Source rows:
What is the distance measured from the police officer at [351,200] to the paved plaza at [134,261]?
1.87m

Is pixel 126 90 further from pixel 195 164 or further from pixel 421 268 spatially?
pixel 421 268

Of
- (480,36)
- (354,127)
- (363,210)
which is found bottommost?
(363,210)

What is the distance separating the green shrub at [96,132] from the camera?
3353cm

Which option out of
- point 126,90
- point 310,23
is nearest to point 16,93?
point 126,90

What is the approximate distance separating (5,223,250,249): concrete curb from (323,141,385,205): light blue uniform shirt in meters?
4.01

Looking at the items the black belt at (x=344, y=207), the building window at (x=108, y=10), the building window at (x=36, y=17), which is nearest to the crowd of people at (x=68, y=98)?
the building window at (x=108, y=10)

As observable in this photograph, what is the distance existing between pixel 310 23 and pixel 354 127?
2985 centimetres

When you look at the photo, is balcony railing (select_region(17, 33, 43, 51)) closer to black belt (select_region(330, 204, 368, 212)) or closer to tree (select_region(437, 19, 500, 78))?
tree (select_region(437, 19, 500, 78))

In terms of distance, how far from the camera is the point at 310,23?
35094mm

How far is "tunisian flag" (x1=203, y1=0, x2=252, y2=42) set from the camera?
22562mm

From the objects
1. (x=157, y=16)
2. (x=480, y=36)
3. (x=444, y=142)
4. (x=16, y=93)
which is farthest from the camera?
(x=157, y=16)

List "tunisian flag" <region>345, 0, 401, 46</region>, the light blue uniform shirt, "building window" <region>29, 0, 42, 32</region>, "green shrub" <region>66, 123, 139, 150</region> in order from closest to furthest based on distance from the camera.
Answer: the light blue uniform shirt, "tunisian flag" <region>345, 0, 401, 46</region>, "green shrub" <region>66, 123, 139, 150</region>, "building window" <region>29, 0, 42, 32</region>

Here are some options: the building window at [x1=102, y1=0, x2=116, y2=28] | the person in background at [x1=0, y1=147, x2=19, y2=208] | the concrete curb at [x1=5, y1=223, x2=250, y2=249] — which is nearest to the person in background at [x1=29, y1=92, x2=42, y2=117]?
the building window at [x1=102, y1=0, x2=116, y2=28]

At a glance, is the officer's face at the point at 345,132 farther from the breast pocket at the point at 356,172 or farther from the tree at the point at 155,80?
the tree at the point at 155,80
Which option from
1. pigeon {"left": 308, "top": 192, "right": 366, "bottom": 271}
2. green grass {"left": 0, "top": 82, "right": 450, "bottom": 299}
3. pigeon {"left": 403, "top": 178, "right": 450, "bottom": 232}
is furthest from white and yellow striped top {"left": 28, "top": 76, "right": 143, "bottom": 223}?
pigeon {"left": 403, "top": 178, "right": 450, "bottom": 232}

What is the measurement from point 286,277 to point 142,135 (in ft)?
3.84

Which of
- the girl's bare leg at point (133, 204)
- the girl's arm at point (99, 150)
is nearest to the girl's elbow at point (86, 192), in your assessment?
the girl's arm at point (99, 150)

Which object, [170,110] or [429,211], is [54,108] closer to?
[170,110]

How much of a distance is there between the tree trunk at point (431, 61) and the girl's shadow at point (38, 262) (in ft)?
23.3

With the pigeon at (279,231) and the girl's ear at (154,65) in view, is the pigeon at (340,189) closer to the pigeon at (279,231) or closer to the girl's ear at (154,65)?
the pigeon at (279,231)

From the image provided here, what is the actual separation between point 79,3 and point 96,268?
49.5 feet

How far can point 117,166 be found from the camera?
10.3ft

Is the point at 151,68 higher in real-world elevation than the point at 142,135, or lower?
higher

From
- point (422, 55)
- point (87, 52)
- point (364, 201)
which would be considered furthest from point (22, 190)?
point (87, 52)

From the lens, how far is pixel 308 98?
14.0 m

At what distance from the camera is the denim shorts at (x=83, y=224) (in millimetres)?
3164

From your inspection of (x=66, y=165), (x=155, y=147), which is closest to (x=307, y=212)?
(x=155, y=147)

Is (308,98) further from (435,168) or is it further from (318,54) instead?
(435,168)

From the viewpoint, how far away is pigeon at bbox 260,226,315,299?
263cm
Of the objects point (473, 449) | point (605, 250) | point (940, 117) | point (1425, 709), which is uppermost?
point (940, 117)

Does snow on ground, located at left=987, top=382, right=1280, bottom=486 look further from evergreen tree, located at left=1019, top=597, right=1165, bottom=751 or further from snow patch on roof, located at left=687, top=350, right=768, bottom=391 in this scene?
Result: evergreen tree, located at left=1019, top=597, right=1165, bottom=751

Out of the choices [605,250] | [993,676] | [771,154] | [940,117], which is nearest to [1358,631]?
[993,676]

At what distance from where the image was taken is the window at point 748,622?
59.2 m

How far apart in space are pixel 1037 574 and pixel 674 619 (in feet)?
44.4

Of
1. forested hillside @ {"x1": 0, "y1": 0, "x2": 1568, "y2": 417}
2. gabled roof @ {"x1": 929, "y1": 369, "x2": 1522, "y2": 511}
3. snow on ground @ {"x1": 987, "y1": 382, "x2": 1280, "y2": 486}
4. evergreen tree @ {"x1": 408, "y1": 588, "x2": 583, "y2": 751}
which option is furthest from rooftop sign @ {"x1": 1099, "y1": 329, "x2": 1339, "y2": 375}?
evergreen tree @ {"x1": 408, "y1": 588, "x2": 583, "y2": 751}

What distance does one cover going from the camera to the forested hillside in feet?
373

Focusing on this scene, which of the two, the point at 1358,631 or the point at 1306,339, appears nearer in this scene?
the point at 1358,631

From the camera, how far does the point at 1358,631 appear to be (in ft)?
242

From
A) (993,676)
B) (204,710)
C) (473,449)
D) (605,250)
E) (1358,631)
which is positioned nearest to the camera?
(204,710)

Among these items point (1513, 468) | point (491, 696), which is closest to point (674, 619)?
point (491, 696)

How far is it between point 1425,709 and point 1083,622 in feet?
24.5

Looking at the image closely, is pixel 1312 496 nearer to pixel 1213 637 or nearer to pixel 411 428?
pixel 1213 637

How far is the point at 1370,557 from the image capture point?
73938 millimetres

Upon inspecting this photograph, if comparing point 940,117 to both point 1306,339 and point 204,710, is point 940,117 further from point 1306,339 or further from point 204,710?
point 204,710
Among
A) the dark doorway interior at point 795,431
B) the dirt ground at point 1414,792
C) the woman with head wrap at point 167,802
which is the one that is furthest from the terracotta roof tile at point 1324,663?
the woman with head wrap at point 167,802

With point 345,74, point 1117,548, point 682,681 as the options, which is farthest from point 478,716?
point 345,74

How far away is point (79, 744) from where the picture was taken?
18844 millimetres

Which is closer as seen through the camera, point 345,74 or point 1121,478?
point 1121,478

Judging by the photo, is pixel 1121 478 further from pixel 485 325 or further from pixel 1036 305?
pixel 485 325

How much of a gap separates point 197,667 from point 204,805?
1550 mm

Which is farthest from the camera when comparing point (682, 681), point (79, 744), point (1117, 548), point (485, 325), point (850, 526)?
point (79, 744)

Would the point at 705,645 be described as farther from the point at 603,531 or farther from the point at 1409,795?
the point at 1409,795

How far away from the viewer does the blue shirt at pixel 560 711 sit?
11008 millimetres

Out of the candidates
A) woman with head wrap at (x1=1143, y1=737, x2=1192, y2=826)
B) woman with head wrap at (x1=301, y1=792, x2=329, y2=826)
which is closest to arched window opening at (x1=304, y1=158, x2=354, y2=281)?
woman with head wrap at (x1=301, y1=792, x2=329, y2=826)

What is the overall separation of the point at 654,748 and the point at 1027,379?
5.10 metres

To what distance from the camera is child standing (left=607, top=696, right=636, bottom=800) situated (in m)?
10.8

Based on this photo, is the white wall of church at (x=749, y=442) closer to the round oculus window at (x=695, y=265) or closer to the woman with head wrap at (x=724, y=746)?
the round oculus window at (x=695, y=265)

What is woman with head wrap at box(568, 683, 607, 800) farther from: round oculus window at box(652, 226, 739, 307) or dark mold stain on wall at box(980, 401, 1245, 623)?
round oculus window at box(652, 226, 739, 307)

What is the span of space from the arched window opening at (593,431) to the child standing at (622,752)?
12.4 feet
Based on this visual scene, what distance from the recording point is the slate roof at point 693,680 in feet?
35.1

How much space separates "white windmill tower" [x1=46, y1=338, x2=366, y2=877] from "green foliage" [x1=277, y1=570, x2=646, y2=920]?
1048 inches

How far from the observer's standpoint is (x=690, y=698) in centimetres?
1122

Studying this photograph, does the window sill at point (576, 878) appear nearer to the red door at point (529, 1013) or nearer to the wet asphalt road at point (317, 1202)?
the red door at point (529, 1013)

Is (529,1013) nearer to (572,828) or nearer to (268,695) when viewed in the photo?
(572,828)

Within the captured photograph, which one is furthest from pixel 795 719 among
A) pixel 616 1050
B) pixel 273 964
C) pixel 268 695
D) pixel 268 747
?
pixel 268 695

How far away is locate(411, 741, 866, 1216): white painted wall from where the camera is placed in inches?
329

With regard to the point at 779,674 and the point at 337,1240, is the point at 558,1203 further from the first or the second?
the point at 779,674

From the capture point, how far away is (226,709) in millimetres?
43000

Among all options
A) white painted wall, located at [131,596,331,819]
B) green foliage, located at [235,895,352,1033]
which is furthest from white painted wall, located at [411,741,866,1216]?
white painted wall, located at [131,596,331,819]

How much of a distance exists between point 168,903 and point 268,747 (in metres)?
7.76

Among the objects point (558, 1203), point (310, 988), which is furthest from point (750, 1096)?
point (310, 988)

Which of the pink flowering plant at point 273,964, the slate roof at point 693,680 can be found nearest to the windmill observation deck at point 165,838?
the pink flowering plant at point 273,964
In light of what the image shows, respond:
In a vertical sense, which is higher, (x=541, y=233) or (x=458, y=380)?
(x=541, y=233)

Written exercise:
Copy the rows verbatim, starting at the line containing "Focusing on this" and ending at the line containing "73938 millimetres", with both of those lines included.

Result for this exercise:
Focusing on this scene, which of the two, the point at 1358,631 or the point at 1306,339, appears nearer in this scene?
the point at 1358,631

From the camera, how far does the point at 1358,631 appear to be (in ft)?
242

From
A) (993,676)
B) (204,710)
C) (473,449)
D) (605,250)
E) (1358,631)
which is positioned nearest to the camera?
(204,710)

Among these items point (1513, 468) | point (491, 696), which is closest to point (674, 619)?
point (491, 696)

How far is it between point 1425,709 and point 1083,622 in feet?
24.5

Looking at the image closely, is pixel 1312 496 nearer to pixel 1213 637 or nearer to pixel 411 428?
pixel 1213 637

How far is the point at 1370,557 from the image capture point?
73938 millimetres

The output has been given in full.